Im Falle von Finanzmarktzeitreihen, die keinen langfristigen Trend aufweisen wie z. B. Zinsen, wird der Wert am Tag der Prognoseabgabe als naive Prognose (= Random Walk ohne Drift) verwendet. In diesem Fall wird also eine zeitliche Konstanz der Zeitreihe im Prognosezeitraum angenommen. Im Nenner von U steht dann nur die Standardabweichung der zu prognostizierenden Variablen X.

Bei Variablen wie beispielsweise Aktienindizes, die typischerweise einen langfristigen Aufwärtstrend aufweisen, wird dieser historische Trend als wesentlicher Teil der naiven Prognose für die zukünftigen Aktienkurse verwendet (= Random Walk mit Drift). Für die Berechnung des Trends wird für den DJ STOXX 50-Index sowie den DAX der Zeitraum ab Januar 1990 herangezogen.
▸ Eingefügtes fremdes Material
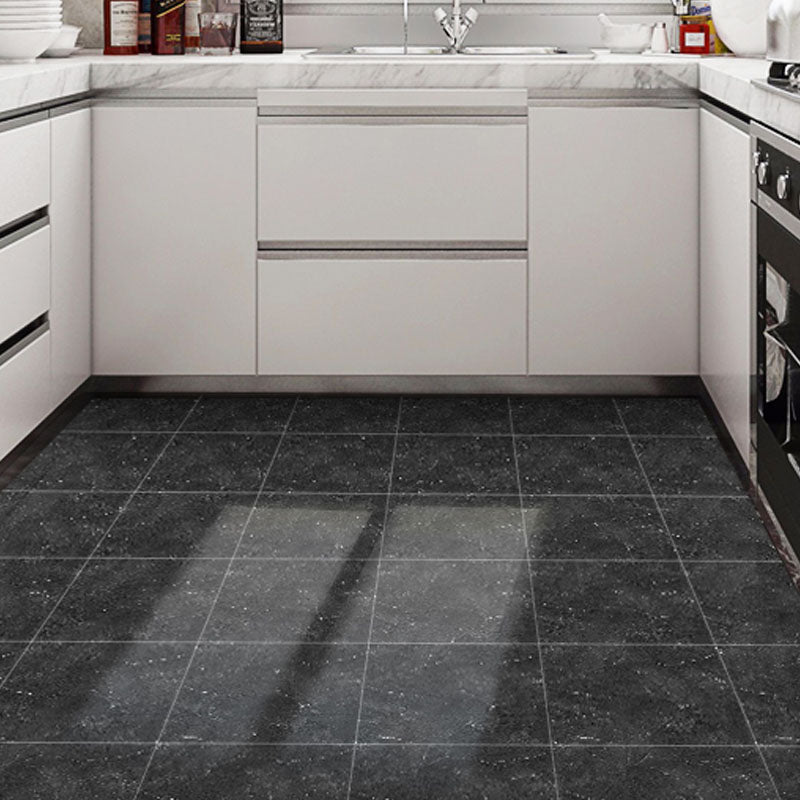 BowLift | Peel & Stick Vinyl flooring Smooth Marble look Vinyl flooring with waterproof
Beim TecDAX wird der Trend mit den Werten ab Januar 1998 (Gründung des Neuen Marktes, Start des Nemax-Index) berechnet.

2. Gesamtindikator: Aus den Werten von Theil´s U für die sechs einzelnen Finanzmarktgrößen wird ein Gesamtwert für die Prognosegüte einer Bank ermittelt. Dabei wird aus den sechs einzelnen Theil´s U-Werten einfach ein arithmetischer Mittelwert gebildet. Dies bedeutet, dass die Prognosefehler der einzelnen Variablen jeweils das gleiche Gewicht im Gesamtindikator erhalten. Bei der Berechung des Gesamtindikators werden sowohl die 3-Monats- als auch die 6-Monatsprognosen verwendet.

Veröffentlichung der Ergebnisse

Zu Beginn jedes Quartals werden die neuesten 3- und 6-Monatsprognosen zusammen mit der Bewertung der Prognosegüte in der Börsenzeitung veröffentlicht. Zusätzlich werden der Durchschnittswert aller abgegebenen Prognosen zusammen mit dem höchsten und dem niedrigsten prognostizierten Wert pro Teilfrage angegeben. Der Leser erhält als Information damit nicht nur die durchschnittliche Prognose der Finanzinstitute, sondern auch Hinweise bezüglich bestehender Unterschiede in der Zukunftseinschätzung zwischen den einzelnen teilnehmenden Banken. Am Ende jedes Jahres werden diejenigen fünf Teilnehmer, die im Laufe des Jahres die besten Prognosen abgegeben haben, ermittelt und als Sieger der ZEW-Prognosetest-Umfrage in der Börsenzeitung namentlich genannt.